The Struggle for Cuba: Race and Empire in the 18th-century Atlantic World

Elena Schneider

Part of the Spring 2019 Bay Area Latin America Forum

February 19, 2019

Havana’s famed Castillo de los Tres Reyes del Morro has defended the city since the 16th century. (Photo by Emmanuel Huybrechts.)

Event Description

In 1762, British forces mobilized more than 230 ships and 26,000 soldiers, sailors, and enslaved Africans to attack Havana. They met fierce resistance for six suspenseful weeks. In the end, the British prevailed, but more lives were lost in the invasion and subsequent occupation of Havana than during the entire Seven Years’ War in North America.
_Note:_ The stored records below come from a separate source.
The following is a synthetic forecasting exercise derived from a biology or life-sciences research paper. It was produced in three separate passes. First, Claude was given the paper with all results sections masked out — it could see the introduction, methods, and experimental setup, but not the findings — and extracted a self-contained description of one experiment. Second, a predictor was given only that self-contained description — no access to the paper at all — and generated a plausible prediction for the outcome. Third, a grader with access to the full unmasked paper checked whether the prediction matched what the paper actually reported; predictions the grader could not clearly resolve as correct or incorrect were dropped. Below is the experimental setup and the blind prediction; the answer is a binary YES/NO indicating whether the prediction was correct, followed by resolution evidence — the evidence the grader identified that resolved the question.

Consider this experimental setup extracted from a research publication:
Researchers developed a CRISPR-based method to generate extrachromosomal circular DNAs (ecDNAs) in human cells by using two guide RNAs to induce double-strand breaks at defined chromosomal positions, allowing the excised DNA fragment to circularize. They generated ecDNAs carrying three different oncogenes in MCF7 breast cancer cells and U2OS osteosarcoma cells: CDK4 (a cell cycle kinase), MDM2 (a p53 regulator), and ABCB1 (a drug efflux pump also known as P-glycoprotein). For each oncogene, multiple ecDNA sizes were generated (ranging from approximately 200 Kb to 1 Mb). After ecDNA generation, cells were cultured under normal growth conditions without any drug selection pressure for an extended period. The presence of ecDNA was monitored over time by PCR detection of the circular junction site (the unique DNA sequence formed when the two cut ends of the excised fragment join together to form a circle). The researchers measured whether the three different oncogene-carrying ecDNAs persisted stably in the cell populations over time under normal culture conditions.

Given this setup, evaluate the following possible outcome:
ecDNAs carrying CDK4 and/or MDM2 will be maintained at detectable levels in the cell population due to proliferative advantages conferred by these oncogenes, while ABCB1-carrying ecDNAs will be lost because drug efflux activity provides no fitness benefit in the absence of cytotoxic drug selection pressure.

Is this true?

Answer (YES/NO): YES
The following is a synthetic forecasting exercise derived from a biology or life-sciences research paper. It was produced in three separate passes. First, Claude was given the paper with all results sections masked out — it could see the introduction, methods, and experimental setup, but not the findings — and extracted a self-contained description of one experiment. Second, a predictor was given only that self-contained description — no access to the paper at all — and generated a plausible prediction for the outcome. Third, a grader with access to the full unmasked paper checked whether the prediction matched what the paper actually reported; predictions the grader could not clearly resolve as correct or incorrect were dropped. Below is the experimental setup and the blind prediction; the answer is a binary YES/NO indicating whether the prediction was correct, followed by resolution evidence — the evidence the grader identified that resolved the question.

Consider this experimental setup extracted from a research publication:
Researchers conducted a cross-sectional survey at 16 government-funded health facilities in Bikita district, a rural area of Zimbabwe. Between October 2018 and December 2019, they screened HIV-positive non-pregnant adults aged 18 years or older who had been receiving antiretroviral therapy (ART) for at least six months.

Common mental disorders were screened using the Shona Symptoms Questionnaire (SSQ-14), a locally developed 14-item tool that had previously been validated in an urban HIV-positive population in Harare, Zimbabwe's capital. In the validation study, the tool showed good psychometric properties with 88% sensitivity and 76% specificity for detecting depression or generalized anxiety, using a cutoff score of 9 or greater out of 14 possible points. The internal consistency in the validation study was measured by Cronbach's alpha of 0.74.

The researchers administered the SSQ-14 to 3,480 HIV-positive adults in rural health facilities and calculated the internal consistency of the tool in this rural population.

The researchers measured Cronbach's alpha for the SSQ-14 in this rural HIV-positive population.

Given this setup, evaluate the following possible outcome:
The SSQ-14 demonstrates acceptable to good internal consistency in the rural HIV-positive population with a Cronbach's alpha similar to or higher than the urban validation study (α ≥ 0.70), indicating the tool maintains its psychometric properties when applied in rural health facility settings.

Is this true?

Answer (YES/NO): YES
In this talk, Elena Schneider will discuss her recent book The Occupation of Havana: War, Trade, and Slavery in the Atlantic World, as well as the broader theme of the relationship between Anglo-American imperialism and racial struggle in Cuba.

Speaker

Elena Schneider is Assistant Professor in the Department of History at UC Berkeley. She is a historian of Latin America and the Atlantic World, focusing on Cuba and the Caribbean, comparative colonialism and slavery, the Black Atlantic, and the ways that war, trade, and slavery integrated the Atlantic world across regional – and later national – boundaries.